Question

Figure shows three spherical and equipotential surfaces $A$, $B$ and $C$ around a point charge $q$. The potential difference $V_A-V_B=V_B-V_C$. If $t_1$ and $t_2$ be the distances between them, then :

• A. $t_1=t_2$
• B. $t_1>t_2$
• C. $t_1<t_2$
• D. $t_1\le t_2$

Answer 1

The correct option is C $t_1<t_2$

The potential around a point charge is $V\left(r\right)=\frac{q}{4\pi {ϵ}_{0}r}$

Let $a,b,c$ be the radii of $A,B,C$ respectively.

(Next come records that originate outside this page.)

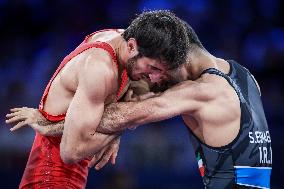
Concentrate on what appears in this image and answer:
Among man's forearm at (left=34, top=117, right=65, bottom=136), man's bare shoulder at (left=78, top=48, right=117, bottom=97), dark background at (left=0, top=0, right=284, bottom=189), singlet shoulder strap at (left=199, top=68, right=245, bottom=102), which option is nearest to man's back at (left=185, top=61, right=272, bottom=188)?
singlet shoulder strap at (left=199, top=68, right=245, bottom=102)

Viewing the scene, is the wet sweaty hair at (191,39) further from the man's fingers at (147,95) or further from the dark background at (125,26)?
the dark background at (125,26)

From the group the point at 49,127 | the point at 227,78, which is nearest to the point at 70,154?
the point at 49,127

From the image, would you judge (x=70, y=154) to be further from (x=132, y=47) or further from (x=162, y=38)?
(x=162, y=38)

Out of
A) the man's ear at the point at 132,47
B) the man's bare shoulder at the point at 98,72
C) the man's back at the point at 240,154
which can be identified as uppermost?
the man's ear at the point at 132,47

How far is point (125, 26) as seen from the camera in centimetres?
876

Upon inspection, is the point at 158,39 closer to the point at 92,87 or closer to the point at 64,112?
the point at 92,87

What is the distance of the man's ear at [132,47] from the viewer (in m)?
4.01

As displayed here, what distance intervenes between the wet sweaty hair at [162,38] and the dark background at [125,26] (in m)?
3.18

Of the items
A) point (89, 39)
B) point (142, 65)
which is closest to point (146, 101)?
point (142, 65)

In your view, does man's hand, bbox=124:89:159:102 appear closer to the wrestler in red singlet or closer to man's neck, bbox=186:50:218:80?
man's neck, bbox=186:50:218:80

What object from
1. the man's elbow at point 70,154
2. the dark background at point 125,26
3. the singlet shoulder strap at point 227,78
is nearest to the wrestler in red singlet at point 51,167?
the man's elbow at point 70,154

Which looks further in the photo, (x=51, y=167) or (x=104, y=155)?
(x=104, y=155)

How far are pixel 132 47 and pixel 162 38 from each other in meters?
0.24

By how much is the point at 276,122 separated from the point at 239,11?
2.59 metres
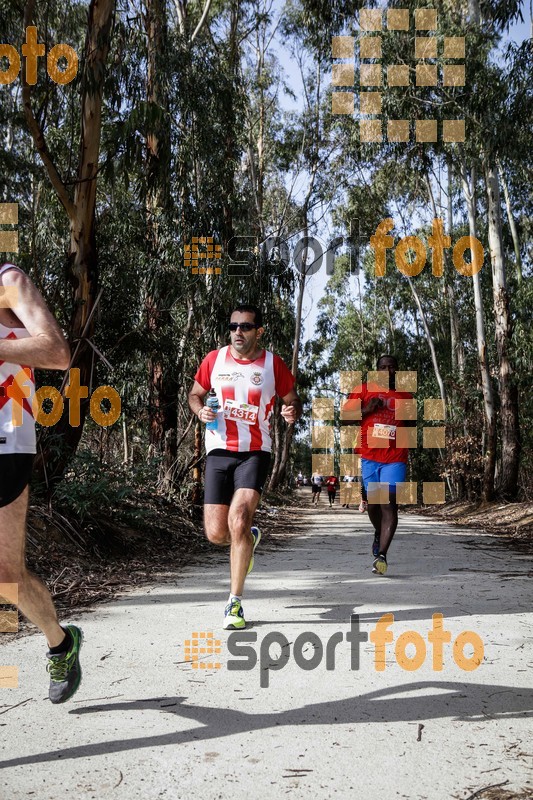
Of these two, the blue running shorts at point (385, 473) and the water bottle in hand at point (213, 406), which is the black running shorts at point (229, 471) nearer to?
the water bottle in hand at point (213, 406)

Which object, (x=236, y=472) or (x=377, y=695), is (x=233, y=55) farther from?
(x=377, y=695)

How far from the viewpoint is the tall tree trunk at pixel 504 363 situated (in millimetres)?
19828

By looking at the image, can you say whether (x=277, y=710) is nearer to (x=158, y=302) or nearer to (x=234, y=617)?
(x=234, y=617)

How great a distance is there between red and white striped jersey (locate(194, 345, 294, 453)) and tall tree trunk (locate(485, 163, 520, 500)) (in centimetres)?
1529

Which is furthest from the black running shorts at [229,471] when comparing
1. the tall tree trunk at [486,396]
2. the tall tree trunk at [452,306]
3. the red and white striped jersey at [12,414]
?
the tall tree trunk at [452,306]

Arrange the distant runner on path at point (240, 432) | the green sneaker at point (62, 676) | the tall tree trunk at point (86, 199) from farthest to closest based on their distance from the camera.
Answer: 1. the tall tree trunk at point (86, 199)
2. the distant runner on path at point (240, 432)
3. the green sneaker at point (62, 676)

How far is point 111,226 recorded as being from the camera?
12.8m

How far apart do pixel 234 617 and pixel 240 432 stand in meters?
1.15

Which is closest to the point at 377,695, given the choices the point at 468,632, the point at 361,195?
the point at 468,632

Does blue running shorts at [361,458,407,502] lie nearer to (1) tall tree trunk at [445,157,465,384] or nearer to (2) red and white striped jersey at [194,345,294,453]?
(2) red and white striped jersey at [194,345,294,453]

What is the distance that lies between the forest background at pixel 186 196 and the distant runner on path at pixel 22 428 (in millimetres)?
4475

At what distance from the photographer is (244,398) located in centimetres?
541

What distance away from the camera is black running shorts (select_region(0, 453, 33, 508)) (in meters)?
3.08

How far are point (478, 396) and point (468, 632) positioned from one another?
21.2 metres
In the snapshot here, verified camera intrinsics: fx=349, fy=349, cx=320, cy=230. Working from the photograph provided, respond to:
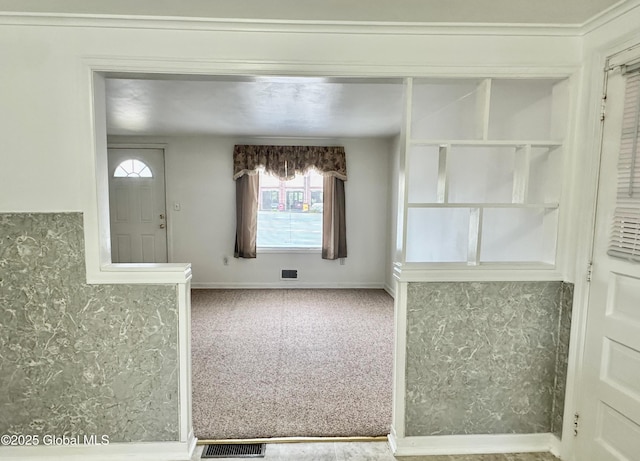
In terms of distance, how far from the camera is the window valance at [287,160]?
485 cm

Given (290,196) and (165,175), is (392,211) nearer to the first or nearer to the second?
(290,196)

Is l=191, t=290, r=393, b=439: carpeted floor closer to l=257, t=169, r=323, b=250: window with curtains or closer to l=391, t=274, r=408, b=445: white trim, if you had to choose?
l=391, t=274, r=408, b=445: white trim

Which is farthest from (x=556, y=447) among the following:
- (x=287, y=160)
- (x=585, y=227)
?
(x=287, y=160)

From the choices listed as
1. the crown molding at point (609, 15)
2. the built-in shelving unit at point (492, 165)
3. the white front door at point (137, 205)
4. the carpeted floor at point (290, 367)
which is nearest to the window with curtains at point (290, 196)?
the carpeted floor at point (290, 367)

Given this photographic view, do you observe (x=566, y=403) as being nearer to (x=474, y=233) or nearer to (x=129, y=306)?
(x=474, y=233)

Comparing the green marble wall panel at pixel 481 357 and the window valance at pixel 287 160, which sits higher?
the window valance at pixel 287 160

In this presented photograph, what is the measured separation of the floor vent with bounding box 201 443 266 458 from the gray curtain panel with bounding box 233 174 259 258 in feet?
10.6

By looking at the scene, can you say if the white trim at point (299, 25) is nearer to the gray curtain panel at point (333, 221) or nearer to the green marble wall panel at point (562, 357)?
the green marble wall panel at point (562, 357)

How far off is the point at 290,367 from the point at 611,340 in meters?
2.06

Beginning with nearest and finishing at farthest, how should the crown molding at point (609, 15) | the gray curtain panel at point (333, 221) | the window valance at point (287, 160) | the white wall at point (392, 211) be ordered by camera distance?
the crown molding at point (609, 15) < the white wall at point (392, 211) < the window valance at point (287, 160) < the gray curtain panel at point (333, 221)

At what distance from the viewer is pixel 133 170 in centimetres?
497

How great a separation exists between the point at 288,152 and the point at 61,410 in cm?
378

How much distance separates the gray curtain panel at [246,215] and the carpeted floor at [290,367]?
77 centimetres

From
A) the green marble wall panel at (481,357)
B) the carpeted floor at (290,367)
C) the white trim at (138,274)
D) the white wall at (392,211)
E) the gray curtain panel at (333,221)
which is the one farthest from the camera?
the gray curtain panel at (333,221)
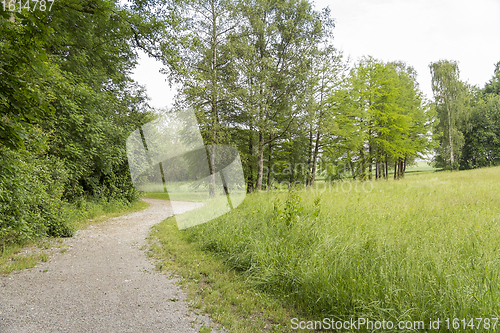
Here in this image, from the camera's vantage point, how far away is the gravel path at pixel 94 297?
293 centimetres

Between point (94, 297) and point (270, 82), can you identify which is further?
point (270, 82)

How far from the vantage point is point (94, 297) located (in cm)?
362

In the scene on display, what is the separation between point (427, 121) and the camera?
24.7 metres

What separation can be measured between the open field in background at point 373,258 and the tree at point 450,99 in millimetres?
32429

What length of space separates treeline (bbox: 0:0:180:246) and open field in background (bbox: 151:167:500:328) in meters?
3.91

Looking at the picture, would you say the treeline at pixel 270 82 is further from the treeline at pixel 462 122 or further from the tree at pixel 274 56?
the treeline at pixel 462 122

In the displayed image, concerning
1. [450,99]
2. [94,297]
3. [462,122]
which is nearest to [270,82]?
[94,297]

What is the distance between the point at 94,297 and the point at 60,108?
29.1ft

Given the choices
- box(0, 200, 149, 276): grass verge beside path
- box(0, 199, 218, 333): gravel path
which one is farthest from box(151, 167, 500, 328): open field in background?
box(0, 200, 149, 276): grass verge beside path

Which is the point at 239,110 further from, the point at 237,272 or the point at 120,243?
the point at 237,272

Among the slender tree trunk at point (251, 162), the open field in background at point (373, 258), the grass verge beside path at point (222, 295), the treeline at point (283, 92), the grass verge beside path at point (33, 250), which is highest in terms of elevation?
the treeline at point (283, 92)

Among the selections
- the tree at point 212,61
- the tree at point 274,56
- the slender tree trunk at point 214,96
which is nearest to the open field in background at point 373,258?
the slender tree trunk at point 214,96

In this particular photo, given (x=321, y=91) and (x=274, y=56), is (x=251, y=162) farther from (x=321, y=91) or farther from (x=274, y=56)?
(x=321, y=91)

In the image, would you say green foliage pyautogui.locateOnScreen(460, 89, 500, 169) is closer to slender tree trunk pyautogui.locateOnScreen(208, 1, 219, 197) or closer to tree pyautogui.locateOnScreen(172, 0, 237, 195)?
tree pyautogui.locateOnScreen(172, 0, 237, 195)
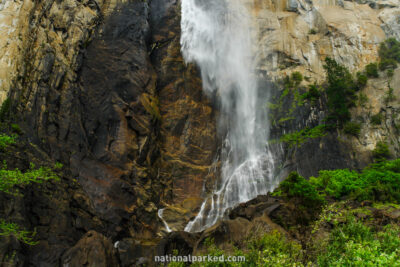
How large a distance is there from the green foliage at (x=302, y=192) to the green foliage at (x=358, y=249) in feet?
31.7

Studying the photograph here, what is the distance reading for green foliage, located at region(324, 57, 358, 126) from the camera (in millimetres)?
34625

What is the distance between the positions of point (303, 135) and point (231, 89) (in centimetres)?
1130

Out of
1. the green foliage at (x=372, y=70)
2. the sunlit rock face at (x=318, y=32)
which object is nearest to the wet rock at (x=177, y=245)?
the sunlit rock face at (x=318, y=32)

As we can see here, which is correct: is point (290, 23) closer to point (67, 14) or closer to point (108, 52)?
point (108, 52)

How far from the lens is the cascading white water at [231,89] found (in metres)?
32.7

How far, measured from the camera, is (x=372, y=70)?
3769cm

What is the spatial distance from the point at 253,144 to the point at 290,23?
1915 centimetres

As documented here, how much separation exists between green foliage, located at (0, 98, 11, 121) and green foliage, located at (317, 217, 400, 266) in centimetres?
1983

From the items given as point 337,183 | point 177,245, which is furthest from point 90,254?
point 337,183

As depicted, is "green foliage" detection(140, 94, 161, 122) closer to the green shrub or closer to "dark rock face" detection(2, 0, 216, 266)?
"dark rock face" detection(2, 0, 216, 266)

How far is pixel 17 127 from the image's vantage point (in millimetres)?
21125

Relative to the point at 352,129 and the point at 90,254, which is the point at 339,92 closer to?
the point at 352,129

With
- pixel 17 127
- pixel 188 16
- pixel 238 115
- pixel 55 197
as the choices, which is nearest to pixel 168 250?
pixel 55 197

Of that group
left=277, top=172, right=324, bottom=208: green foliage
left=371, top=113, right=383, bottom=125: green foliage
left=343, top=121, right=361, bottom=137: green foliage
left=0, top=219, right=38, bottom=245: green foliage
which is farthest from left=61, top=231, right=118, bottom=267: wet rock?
left=371, top=113, right=383, bottom=125: green foliage
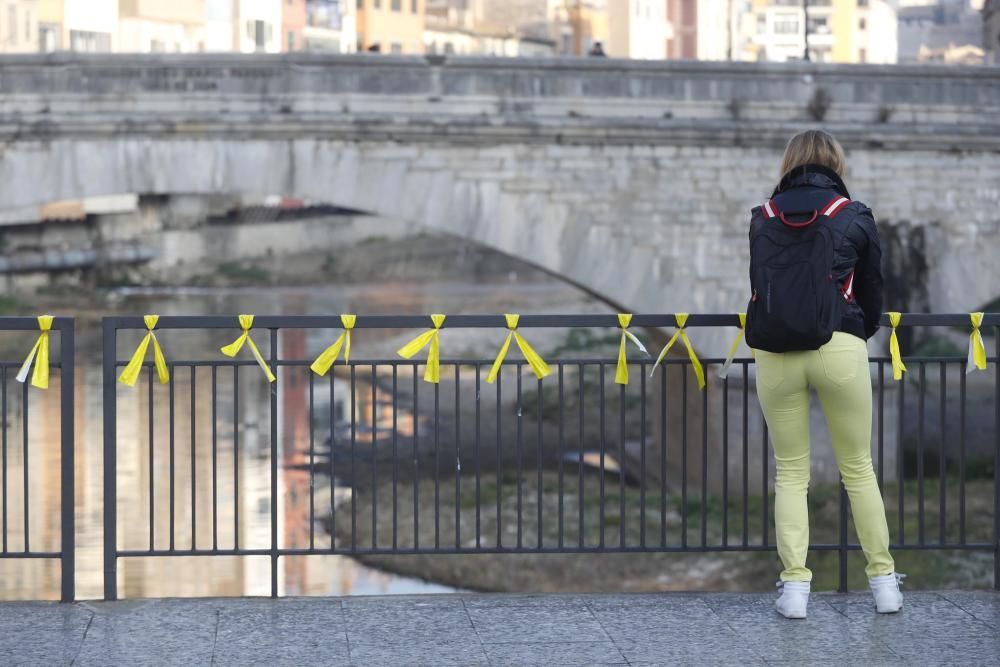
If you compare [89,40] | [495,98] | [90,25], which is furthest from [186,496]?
[89,40]

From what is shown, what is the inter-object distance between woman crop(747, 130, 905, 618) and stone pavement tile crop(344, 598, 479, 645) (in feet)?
3.94

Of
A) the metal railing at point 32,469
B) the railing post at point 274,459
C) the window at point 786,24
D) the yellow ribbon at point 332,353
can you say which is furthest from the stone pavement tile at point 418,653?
the window at point 786,24

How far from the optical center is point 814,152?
21.5ft

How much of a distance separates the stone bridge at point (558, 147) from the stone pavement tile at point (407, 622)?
11758 mm

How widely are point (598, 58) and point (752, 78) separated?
5.57 feet

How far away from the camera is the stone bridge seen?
18141 mm

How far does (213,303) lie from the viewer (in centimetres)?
4259

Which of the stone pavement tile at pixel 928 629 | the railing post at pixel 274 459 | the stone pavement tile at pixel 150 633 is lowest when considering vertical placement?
the stone pavement tile at pixel 928 629

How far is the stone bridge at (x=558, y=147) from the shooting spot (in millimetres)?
18141

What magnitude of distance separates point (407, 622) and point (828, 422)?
1678mm

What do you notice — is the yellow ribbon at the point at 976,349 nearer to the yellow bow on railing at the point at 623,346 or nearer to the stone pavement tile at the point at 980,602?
the stone pavement tile at the point at 980,602

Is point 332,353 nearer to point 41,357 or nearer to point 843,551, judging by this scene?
point 41,357

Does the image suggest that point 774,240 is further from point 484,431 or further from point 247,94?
point 484,431

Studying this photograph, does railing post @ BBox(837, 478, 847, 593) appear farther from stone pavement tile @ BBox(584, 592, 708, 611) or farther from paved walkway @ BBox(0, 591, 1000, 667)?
stone pavement tile @ BBox(584, 592, 708, 611)
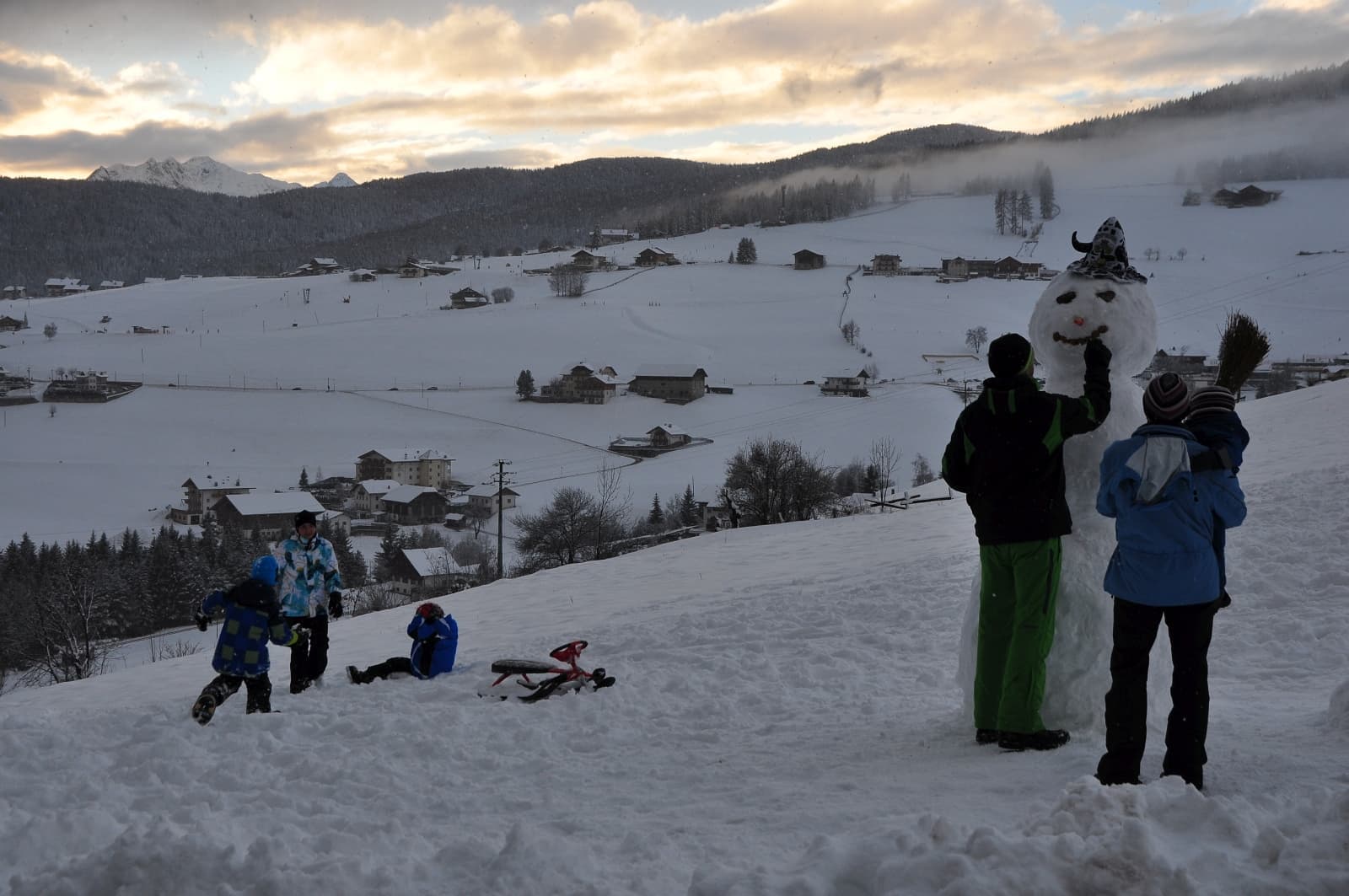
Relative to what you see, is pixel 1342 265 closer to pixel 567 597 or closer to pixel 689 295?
pixel 689 295

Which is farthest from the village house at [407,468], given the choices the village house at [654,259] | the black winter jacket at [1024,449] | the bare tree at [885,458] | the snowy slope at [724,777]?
the village house at [654,259]

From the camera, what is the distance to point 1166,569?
3.67 m

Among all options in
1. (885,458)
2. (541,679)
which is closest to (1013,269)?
(885,458)

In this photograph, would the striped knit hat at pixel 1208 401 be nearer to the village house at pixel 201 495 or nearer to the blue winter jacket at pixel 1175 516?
the blue winter jacket at pixel 1175 516

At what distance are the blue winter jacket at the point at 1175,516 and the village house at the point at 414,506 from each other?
1990 inches

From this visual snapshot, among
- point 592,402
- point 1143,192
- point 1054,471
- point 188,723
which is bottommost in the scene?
point 592,402

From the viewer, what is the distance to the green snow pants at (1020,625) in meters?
4.50

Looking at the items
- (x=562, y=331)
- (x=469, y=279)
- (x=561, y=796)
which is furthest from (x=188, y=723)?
(x=469, y=279)

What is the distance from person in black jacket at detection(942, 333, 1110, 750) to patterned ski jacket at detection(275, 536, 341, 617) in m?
5.19

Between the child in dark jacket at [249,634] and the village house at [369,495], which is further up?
the child in dark jacket at [249,634]

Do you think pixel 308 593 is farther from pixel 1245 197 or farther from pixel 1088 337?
pixel 1245 197

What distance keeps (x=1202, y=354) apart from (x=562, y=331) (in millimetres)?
50530

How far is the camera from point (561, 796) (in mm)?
4562

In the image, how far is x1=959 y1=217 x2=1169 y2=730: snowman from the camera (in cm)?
464
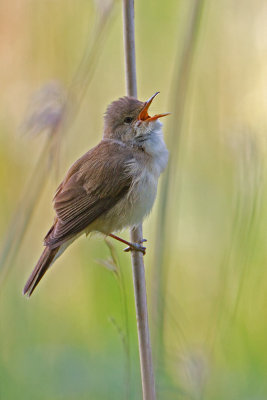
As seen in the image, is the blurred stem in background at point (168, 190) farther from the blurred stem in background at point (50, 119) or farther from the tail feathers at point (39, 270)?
the tail feathers at point (39, 270)

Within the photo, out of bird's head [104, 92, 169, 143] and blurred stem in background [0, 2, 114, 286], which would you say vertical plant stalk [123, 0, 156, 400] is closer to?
blurred stem in background [0, 2, 114, 286]

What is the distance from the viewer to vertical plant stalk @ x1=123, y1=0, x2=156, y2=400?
6.89 ft

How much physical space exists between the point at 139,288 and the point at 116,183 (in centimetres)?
70

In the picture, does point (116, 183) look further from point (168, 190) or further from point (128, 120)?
point (168, 190)

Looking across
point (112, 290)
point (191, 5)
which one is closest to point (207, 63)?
point (191, 5)

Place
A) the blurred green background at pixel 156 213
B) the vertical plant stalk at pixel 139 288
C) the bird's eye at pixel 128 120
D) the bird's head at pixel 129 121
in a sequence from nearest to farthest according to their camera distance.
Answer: the vertical plant stalk at pixel 139 288 → the blurred green background at pixel 156 213 → the bird's head at pixel 129 121 → the bird's eye at pixel 128 120

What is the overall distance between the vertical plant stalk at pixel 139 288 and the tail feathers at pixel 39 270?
40cm

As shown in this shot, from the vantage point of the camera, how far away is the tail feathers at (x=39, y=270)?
257 centimetres

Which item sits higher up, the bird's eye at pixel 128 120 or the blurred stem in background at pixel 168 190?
the bird's eye at pixel 128 120

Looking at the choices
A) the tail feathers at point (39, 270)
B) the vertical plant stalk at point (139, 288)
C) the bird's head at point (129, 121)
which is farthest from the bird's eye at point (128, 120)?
the tail feathers at point (39, 270)

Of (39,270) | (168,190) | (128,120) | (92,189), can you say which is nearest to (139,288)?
(168,190)

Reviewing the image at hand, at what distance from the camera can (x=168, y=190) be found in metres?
2.35

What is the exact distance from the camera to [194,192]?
11.7 ft

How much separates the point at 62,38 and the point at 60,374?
1864 millimetres
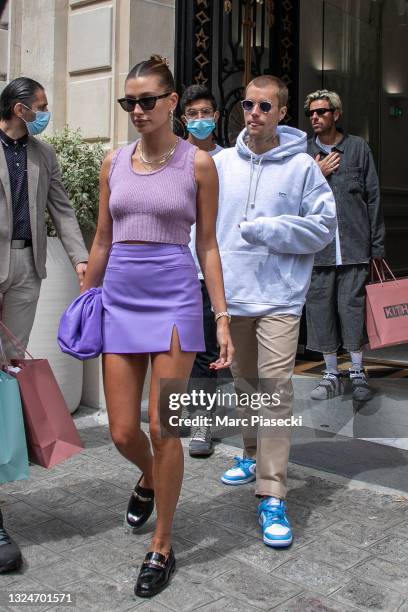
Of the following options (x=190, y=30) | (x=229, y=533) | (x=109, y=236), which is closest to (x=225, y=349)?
(x=109, y=236)

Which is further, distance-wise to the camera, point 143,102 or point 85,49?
point 85,49

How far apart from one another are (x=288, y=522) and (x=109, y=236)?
150 centimetres

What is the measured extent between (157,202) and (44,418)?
42.0 inches

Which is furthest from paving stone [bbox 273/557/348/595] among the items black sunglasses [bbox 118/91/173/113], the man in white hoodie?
black sunglasses [bbox 118/91/173/113]

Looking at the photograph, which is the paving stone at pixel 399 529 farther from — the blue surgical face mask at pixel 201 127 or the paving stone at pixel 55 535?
the blue surgical face mask at pixel 201 127

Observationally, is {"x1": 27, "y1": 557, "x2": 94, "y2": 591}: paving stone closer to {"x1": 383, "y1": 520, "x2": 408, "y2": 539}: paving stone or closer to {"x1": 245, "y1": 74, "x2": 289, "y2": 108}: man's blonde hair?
{"x1": 383, "y1": 520, "x2": 408, "y2": 539}: paving stone

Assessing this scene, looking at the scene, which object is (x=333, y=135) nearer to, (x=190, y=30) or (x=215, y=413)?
(x=190, y=30)

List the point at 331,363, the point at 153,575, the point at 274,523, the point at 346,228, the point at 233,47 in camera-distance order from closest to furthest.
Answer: the point at 153,575 → the point at 274,523 → the point at 346,228 → the point at 331,363 → the point at 233,47

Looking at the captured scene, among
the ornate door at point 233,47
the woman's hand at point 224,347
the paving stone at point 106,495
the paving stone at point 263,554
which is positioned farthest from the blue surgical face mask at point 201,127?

Thus, $t_1=b-a$ and $t_2=c-b$

$V_A-V_B=\frac{q}{4\pi {ϵ}_{0}a}-\frac{q}{4\pi {ϵ}_{0}b}=\frac{q{t}_1}{4\pi {ϵ}_{0}ab}$

$V_B-V_C=\frac{q}{4\pi {ϵ}_{0}b}-\frac{q}{4\pi {ϵ}_{0}c}=\frac{q{t}_2}{4\pi {ϵ}_{0}bc}$

But, $V_A-V_B=V_B-V_C$

$\Rightarrow \frac{V_A-V_B}{V_B-V_C}=1\Rightarrow \frac{t_1}{ab}\times \frac{bc}{t_2}=1\Rightarrow \frac{t_1}{t_2}=\frac{a}{c}$

As $a<c$, we have $t_1<t_2$